(WHAT THE EXERCISE ASKS): Write out every record below exactly, so that nothing differs from what is shown.
Start of Block
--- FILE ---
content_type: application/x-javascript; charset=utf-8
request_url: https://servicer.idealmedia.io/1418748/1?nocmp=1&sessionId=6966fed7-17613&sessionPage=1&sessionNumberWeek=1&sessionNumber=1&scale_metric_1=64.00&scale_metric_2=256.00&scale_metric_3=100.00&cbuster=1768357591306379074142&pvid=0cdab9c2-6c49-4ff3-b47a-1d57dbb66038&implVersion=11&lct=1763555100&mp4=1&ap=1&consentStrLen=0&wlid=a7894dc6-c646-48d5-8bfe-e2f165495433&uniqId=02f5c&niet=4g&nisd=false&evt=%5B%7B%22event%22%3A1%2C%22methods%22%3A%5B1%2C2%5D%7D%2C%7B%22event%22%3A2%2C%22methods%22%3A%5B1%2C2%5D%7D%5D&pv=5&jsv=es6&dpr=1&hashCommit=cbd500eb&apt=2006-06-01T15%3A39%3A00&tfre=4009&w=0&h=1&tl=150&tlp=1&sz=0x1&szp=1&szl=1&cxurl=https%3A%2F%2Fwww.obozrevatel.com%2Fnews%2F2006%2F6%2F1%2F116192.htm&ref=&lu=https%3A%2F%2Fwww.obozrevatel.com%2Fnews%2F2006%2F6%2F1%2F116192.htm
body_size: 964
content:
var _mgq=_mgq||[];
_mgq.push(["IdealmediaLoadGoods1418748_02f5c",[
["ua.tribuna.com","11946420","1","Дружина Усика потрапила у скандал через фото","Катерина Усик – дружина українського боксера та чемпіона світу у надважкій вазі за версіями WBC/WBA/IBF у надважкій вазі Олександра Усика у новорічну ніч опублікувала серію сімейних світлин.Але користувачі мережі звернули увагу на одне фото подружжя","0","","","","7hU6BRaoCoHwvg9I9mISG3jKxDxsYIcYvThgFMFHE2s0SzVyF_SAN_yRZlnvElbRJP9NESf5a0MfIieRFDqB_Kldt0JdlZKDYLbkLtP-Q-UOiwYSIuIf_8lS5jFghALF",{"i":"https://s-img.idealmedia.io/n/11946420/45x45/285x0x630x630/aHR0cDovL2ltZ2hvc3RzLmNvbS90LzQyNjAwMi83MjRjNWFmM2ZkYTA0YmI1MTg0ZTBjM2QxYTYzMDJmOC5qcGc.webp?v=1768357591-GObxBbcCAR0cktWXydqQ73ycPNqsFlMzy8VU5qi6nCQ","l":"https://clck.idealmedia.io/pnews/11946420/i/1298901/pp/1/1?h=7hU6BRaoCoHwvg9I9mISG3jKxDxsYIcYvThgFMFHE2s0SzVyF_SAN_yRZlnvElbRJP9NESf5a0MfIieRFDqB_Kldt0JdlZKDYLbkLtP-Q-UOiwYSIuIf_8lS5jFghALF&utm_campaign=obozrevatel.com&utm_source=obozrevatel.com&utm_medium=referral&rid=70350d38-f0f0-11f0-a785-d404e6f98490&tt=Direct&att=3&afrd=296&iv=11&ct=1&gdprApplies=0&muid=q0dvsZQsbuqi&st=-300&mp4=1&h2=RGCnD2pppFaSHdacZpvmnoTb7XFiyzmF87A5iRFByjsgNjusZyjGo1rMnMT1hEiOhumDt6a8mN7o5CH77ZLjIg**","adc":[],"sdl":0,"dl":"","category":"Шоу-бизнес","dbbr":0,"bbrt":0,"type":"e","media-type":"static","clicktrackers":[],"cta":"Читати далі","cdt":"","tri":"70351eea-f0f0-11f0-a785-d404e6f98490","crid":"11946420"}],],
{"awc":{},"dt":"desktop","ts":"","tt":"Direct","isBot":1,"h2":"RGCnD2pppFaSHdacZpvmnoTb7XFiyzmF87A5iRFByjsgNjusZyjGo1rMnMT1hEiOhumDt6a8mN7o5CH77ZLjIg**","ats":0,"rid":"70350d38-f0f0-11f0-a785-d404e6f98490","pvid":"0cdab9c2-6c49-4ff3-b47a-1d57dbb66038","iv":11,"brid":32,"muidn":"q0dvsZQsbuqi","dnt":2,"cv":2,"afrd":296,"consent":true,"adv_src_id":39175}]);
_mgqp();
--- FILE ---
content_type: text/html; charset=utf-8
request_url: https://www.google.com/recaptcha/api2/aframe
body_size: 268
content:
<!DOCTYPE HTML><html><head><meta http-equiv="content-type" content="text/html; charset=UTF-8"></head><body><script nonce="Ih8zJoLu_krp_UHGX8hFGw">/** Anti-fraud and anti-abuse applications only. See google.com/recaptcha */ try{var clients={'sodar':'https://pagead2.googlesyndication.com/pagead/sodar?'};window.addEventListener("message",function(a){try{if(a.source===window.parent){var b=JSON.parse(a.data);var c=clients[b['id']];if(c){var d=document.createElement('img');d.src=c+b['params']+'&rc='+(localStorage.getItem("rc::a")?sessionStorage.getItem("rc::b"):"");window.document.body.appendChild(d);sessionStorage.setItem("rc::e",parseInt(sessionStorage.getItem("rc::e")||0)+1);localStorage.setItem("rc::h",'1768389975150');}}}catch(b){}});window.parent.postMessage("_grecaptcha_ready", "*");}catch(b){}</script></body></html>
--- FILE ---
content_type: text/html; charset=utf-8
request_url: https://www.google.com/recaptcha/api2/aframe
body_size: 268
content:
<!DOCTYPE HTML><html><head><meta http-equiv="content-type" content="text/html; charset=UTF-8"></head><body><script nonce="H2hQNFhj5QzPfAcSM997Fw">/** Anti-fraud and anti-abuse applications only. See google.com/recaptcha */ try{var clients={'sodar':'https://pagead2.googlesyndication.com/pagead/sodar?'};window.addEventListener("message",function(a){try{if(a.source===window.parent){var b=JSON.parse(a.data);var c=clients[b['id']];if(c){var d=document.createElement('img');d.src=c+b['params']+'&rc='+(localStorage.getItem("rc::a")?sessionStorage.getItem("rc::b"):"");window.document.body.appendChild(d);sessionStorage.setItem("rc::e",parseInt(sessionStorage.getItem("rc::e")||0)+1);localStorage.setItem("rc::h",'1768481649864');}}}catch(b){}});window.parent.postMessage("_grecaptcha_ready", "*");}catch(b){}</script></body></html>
End of Block
(RESULT OF THE TASK):
--- FILE ---
content_type: application/x-javascript; charset=utf-8
request_url: https://servicer.idealmedia.io/1418748/1?nocmp=1&sessionId=6966fed7-17613&sessionPage=1&sessionNumberWeek=1&sessionNumber=1&scale_metric_1=64.00&scale_metric_2=256.00&scale_metric_3=100.00&cbuster=1768357591306379074142&pvid=0cdab9c2-6c49-4ff3-b47a-1d57dbb66038&implVersion=11&lct=1763555100&mp4=1&ap=1&consentStrLen=0&wlid=a7894dc6-c646-48d5-8bfe-e2f165495433&uniqId=02f5c&niet=4g&nisd=false&evt=%5B%7B%22event%22%3A1%2C%22methods%22%3A%5B1%2C2%5D%7D%2C%7B%22event%22%3A2%2C%22methods%22%3A%5B1%2C2%5D%7D%5D&pv=5&jsv=es6&dpr=1&hashCommit=cbd500eb&apt=2006-06-01T15%3A39%3A00&tfre=4009&w=0&h=1&tl=150&tlp=1&sz=0x1&szp=1&szl=1&cxurl=https%3A%2F%2Fwww.obozrevatel.com%2Fnews%2F2006%2F6%2F1%2F116192.htm&ref=&lu=https%3A%2F%2Fwww.obozrevatel.com%2Fnews%2F2006%2F6%2F1%2F116192.htm
body_size: 964
content:
var _mgq=_mgq||[];
_mgq.push(["IdealmediaLoadGoods1418748_02f5c",[
["ua.tribuna.com","11946420","1","Дружина Усика потрапила у скандал через фото","Катерина Усик – дружина українського боксера та чемпіона світу у надважкій вазі за версіями WBC/WBA/IBF у надважкій вазі Олександра Усика у новорічну ніч опублікувала серію сімейних світлин.Але користувачі мережі звернули увагу на одне фото подружжя","0","","","","7hU6BRaoCoHwvg9I9mISG3jKxDxsYIcYvThgFMFHE2s0SzVyF_SAN_yRZlnvElbRJP9NESf5a0MfIieRFDqB_Kldt0JdlZKDYLbkLtP-Q-UOiwYSIuIf_8lS5jFghALF",{"i":"https://s-img.idealmedia.io/n/11946420/45x45/285x0x630x630/aHR0cDovL2ltZ2hvc3RzLmNvbS90LzQyNjAwMi83MjRjNWFmM2ZkYTA0YmI1MTg0ZTBjM2QxYTYzMDJmOC5qcGc.webp?v=1768357591-GObxBbcCAR0cktWXydqQ73ycPNqsFlMzy8VU5qi6nCQ","l":"https://clck.idealmedia.io/pnews/11946420/i/1298901/pp/1/1?h=7hU6BRaoCoHwvg9I9mISG3jKxDxsYIcYvThgFMFHE2s0SzVyF_SAN_yRZlnvElbRJP9NESf5a0MfIieRFDqB_Kldt0JdlZKDYLbkLtP-Q-UOiwYSIuIf_8lS5jFghALF&utm_campaign=obozrevatel.com&utm_source=obozrevatel.com&utm_medium=referral&rid=70350d38-f0f0-11f0-a785-d404e6f98490&tt=Direct&att=3&afrd=296&iv=11&ct=1&gdprApplies=0&muid=q0dvsZQsbuqi&st=-300&mp4=1&h2=RGCnD2pppFaSHdacZpvmnoTb7XFiyzmF87A5iRFByjsgNjusZyjGo1rMnMT1hEiOhumDt6a8mN7o5CH77ZLjIg**","adc":[],"sdl":0,"dl":"","category":"Шоу-бизнес","dbbr":0,"bbrt":0,"type":"e","media-type":"static","clicktrackers":[],"cta":"Читати далі","cdt":"","tri":"70351eea-f0f0-11f0-a785-d404e6f98490","crid":"11946420"}],],
{"awc":{},"dt":"desktop","ts":"","tt":"Direct","isBot":1,"h2":"RGCnD2pppFaSHdacZpvmnoTb7XFiyzmF87A5iRFByjsgNjusZyjGo1rMnMT1hEiOhumDt6a8mN7o5CH77ZLjIg**","ats":0,"rid":"70350d38-f0f0-11f0-a785-d404e6f98490","pvid":"0cdab9c2-6c49-4ff3-b47a-1d57dbb66038","iv":11,"brid":32,"muidn":"q0dvsZQsbuqi","dnt":2,"cv":2,"afrd":296,"consent":true,"adv_src_id":39175}]);
_mgqp();
--- FILE ---
content_type: text/html; charset=utf-8
request_url: https://www.google.com/recaptcha/api2/aframe
body_size: 268
content:
<!DOCTYPE HTML><html><head><meta http-equiv="content-type" content="text/html; charset=UTF-8"></head><body><script nonce="Ih8zJoLu_krp_UHGX8hFGw">/** Anti-fraud and anti-abuse applications only. See google.com/recaptcha */ try{var clients={'sodar':'https://pagead2.googlesyndication.com/pagead/sodar?'};window.addEventListener("message",function(a){try{if(a.source===window.parent){var b=JSON.parse(a.data);var c=clients[b['id']];if(c){var d=document.createElement('img');d.src=c+b['params']+'&rc='+(localStorage.getItem("rc::a")?sessionStorage.getItem("rc::b"):"");window.document.body.appendChild(d);sessionStorage.setItem("rc::e",parseInt(sessionStorage.getItem("rc::e")||0)+1);localStorage.setItem("rc::h",'1768389975150');}}}catch(b){}});window.parent.postMessage("_grecaptcha_ready", "*");}catch(b){}</script></body></html>
--- FILE ---
content_type: text/html; charset=utf-8
request_url: https://www.google.com/recaptcha/api2/aframe
body_size: 268
content:
<!DOCTYPE HTML><html><head><meta http-equiv="content-type" content="text/html; charset=UTF-8"></head><body><script nonce="H2hQNFhj5QzPfAcSM997Fw">/** Anti-fraud and anti-abuse applications only. See google.com/recaptcha */ try{var clients={'sodar':'https://pagead2.googlesyndication.com/pagead/sodar?'};window.addEventListener("message",function(a){try{if(a.source===window.parent){var b=JSON.parse(a.data);var c=clients[b['id']];if(c){var d=document.createElement('img');d.src=c+b['params']+'&rc='+(localStorage.getItem("rc::a")?sessionStorage.getItem("rc::b"):"");window.document.body.appendChild(d);sessionStorage.setItem("rc::e",parseInt(sessionStorage.getItem("rc::e")||0)+1);localStorage.setItem("rc::h",'1768481649864');}}}catch(b){}});window.parent.postMessage("_grecaptcha_ready", "*");}catch(b){}</script></body></html>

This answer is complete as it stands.